Histórias Sem Interesse Nenhum (2) - Não há pai para eles


"“Você não é o meu pai”.

Dos milhões de frases fortes que terei ouvido a grandes desportistas ao longo da minha vida, esta é das poucas que se me gravou no cérebro, sintetizando em meia dúzia de palavras o pensamento holístico sobre quem é, o que pensa, o que motiva, o que relativiza e o que representa a personalidade de um campeão olímpico. Na véspera, naquele inesquecível 21 de agosto de 2008, tinha sido encarregado pela organização dos Jogos Olímpicos de Pequim de conduzir Nélson Évora, em traje de cerimónia e pronto para receber a sua medalha de ouro, no dia seguinte, a determinada hora, à antecâmara do pódio do estádio Ninho de Pássaro - e fiquei fiel depositário do respectivo salvo-conduto.
Com a hora a aproximar-se na Aldeia Olímpica, sem sinal do campeão, que fora “raptado” por amigos e patrocinadores para actividades comerciais, vivi momentos de grande stress, aterrorizado pela perspectiva de falhar a importante missão, por irresponsabilidade alheia. Aquela hora foi a mais difícil de cinco anos de trabalho olímpico, mas ao soar do “gong” ele lá apareceu e ao ouvir o meu “f***-se, Nélson”, respondeu-me com aquele k.o. verbal que me trouxe de volta à terra. “Você não é o meu pai”.
“Pois não, não há pai para ti, meu campeão!” - foi o que respondi entre dentes. Ainda a cambalear, recompus-me do golpe e tomei conta da operação como se nada fosse. Chegámos a tempo, ainda pudemos confraternizar com outro português, Jorge Salcedo, diretor da competição e um dos profissionais mais subaproveitados do desporto português, na antecâmara dos medalhados, saboreando a “azia” do segundo classificado, o inglês Idowu, e o Nélson recebeu a medalha, ouviu o hino e entrou formal e definitivamente na História Olímpica. O meu trabalho continuou, nos múltiplos contactos com jornalistas de todo o mundo, na manhã seguinte levei-o a uma das raras entrevistas globais da CCTV durante os Jogos (apenas um atleta por dia tinha essa distinção) e separámo-nos, por fim, dias depois, com uma derradeira conferência de imprensa no aeroporto de Lisboa.

────

Objetivo da tarefa
Transcreva do texto sobre a medalha de Nélson Évora o trecho entre "Dos milhões de" e "do respectivo salvo-conduto.", inclusive. Não é preciso recorrer às linhas.

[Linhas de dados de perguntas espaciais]

────

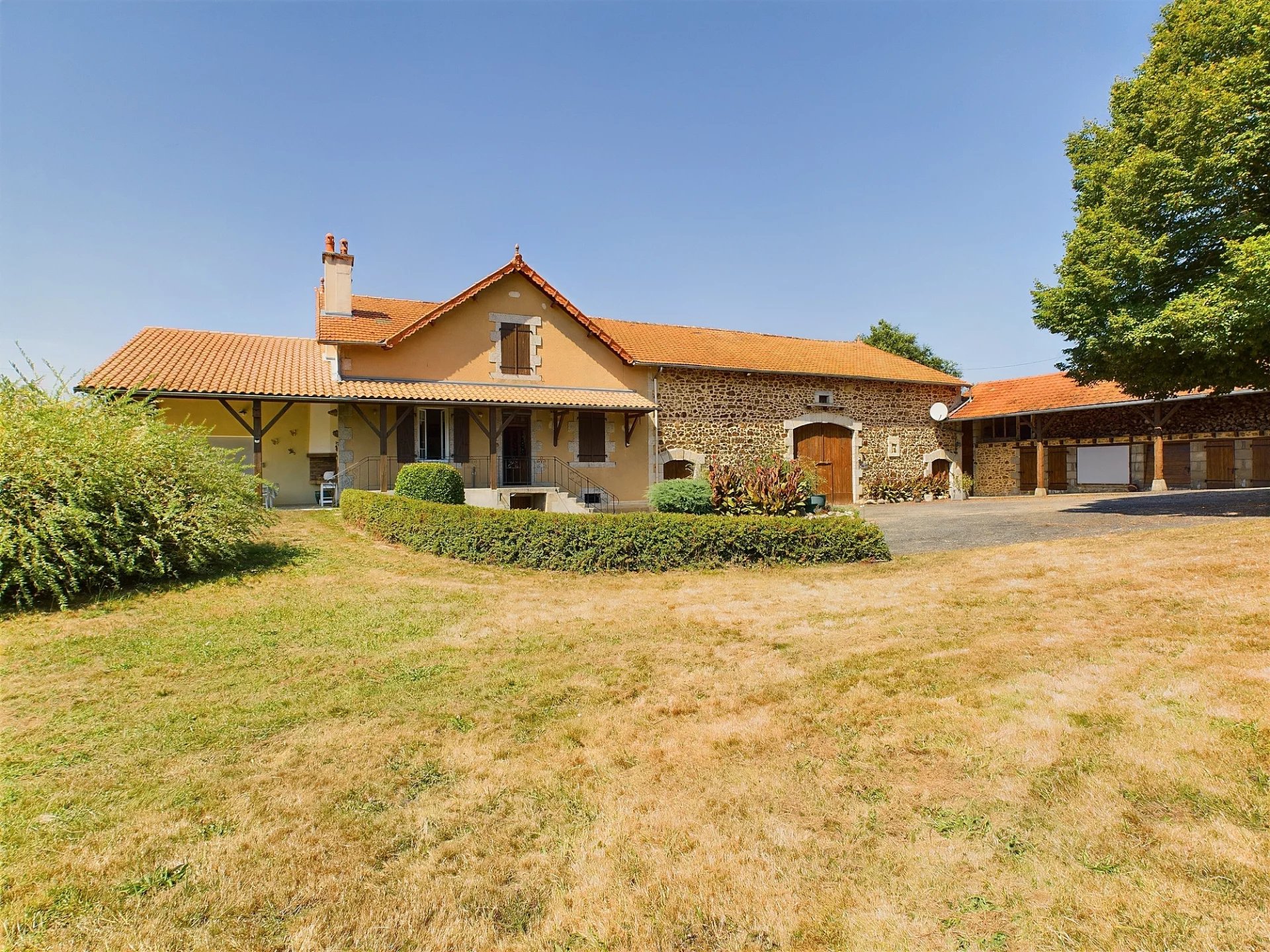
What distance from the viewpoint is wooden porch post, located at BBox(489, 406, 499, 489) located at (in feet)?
48.6

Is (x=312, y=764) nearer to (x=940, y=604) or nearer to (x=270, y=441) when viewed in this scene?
(x=940, y=604)

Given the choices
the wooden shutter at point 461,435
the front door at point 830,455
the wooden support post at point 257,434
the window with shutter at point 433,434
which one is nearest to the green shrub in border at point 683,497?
the wooden shutter at point 461,435

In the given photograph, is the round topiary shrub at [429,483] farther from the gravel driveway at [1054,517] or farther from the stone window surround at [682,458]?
the gravel driveway at [1054,517]

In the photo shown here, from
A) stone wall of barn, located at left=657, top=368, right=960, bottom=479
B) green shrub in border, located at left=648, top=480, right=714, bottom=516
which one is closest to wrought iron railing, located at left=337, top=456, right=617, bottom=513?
stone wall of barn, located at left=657, top=368, right=960, bottom=479

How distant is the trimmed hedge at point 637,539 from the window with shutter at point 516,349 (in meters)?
7.35

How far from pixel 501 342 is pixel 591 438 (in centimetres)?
349

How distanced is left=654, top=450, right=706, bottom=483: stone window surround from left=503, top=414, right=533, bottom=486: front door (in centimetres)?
376

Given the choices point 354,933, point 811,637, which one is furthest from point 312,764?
point 811,637

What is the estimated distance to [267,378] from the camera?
13969mm

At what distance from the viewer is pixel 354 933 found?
227 centimetres

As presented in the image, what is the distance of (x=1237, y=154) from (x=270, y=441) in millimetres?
20133

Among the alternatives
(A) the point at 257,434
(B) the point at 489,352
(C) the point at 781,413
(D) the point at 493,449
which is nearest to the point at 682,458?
(C) the point at 781,413

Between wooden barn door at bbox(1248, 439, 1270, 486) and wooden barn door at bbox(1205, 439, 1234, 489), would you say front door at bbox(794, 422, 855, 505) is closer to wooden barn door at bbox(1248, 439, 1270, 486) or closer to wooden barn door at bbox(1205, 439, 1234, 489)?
wooden barn door at bbox(1205, 439, 1234, 489)

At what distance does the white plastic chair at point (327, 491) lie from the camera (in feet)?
47.3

────

Resposta correta
Dos milhões de frases fortes que terei ouvido a grandes desportistas ao longo da minha vida, esta é das poucas que se me gravou no cérebro, sintetizando em meia dúzia de palavras o pensamento holístico sobre quem é, o que pensa, o que motiva, o que relativiza e o que representa a personalidade de um campeão olímpico. Na véspera, naquele inesquecível 21 de agosto de 2008, tinha sido encarregado pela organização dos Jogos Olímpicos de Pequim de conduzir Nélson Évora, em traje de cerimónia e pronto para receber a sua medalha de ouro, no dia seguinte, a determinada hora, à antecâmara do pódio do estádio Ninho de Pássaro - e fiquei fiel depositário do respectivo salvo-conduto.